In conclusion, our structural connectivity study highlights a diffuse, non-focal network impairment in ALS without selective hubs vulnerability or topological network reorganization. These results suggest that clinical manifestations in ALS could be more driven by tract degeneration than by hub topology alterations. Based on these observations, a prospective longitudinal study is required to characterize dynamic progressive connectivity changes. Recent imaging studies have shown evidence of considerable presymptomatic structural changes in ALS-associated mutation carriers (Schuster et al., 2015; Querin et al., 2019). A connectomic analysis of such cohorts could identify early network alterations in the most vulnerable circuits and provide invaluable insights on disease propagation.

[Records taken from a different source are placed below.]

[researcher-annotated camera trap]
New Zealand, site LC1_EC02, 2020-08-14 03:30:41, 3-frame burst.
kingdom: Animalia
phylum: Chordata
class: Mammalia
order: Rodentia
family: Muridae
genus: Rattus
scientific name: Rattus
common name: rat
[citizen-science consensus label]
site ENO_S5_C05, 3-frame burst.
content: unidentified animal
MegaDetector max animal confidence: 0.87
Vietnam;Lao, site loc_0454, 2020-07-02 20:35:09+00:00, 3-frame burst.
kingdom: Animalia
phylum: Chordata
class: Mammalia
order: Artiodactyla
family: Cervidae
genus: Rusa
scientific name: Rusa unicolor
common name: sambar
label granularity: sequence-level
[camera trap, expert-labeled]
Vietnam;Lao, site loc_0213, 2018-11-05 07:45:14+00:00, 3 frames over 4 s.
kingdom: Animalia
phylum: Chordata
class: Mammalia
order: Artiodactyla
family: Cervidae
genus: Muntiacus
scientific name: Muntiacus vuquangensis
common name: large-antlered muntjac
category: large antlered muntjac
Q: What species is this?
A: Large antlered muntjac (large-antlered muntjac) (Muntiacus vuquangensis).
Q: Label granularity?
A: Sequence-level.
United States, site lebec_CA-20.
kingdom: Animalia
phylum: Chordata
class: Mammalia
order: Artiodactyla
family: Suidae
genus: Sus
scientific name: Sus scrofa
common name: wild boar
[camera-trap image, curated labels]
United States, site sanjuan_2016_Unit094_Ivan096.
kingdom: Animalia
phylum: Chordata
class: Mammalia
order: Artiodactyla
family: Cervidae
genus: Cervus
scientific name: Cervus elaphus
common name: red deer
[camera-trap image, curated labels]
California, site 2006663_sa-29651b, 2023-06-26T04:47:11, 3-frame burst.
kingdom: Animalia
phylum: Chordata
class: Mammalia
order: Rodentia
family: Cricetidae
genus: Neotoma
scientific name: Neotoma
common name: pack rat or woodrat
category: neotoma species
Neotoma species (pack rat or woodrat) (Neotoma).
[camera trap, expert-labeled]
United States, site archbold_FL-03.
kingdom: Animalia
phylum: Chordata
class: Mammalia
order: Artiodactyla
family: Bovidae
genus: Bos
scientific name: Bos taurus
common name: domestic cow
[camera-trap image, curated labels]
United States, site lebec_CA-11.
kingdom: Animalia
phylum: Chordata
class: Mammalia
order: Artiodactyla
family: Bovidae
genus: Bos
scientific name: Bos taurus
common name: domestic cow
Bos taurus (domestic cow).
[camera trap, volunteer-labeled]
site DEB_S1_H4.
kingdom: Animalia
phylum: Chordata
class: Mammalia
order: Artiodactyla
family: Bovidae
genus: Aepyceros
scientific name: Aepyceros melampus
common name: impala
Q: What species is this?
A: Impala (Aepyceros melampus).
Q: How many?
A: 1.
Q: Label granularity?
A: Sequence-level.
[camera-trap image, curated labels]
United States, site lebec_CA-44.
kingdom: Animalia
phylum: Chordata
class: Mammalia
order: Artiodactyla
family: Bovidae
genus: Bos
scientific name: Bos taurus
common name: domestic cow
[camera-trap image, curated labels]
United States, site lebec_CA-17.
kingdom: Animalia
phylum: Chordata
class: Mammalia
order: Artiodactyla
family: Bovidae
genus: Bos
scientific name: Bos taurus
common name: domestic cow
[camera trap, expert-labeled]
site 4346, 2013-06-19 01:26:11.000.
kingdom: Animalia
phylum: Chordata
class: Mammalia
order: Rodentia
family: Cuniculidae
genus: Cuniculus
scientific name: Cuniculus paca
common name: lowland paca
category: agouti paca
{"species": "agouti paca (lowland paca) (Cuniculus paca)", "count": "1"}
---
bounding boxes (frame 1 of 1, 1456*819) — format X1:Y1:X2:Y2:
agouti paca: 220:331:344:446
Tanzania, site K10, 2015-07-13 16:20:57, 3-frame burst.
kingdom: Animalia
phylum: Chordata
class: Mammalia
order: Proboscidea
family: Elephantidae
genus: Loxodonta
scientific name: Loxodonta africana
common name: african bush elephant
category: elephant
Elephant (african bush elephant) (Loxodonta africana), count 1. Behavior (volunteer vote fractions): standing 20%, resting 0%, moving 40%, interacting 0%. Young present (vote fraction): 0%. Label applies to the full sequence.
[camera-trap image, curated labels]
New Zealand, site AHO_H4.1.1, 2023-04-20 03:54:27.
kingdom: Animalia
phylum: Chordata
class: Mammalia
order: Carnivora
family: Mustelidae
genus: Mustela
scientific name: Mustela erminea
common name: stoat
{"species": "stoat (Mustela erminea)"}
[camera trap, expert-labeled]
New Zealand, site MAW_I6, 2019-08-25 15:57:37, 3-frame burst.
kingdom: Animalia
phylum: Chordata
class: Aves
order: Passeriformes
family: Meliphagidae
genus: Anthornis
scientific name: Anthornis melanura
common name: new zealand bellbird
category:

Data Availability Statement

Anonymized datasets generated in this study may be available on request from the corresponding author, but are subject to institutional and EU data handling procedures.

Ethics Statement

The studies involving human participants were reviewed and approved by Sud Mediterranee I Ethics Committee. The patients/participants provided their written informed consent to participate in this study.

Author Contributions

All authors contributed scientifically to this manuscript. Clinical evaluations were performed by A-MG, AV, and SA. The methodological design was optimized by A-MG, MG, J-PR, and WZ. Image processing was undertaken by EF, AL, and BR. Data analyses were conducted by EF, A-MG, BR, J-PR, and WZ. The manuscript was drafted by EF, A-MG, and WZ. All co-authors have reviewed the manuscript for intellectual content.

Conflict of Interest

The authors declare that the research was conducted in the absence of any commercial or financial relationships that could be construed as a potential conflict of interest.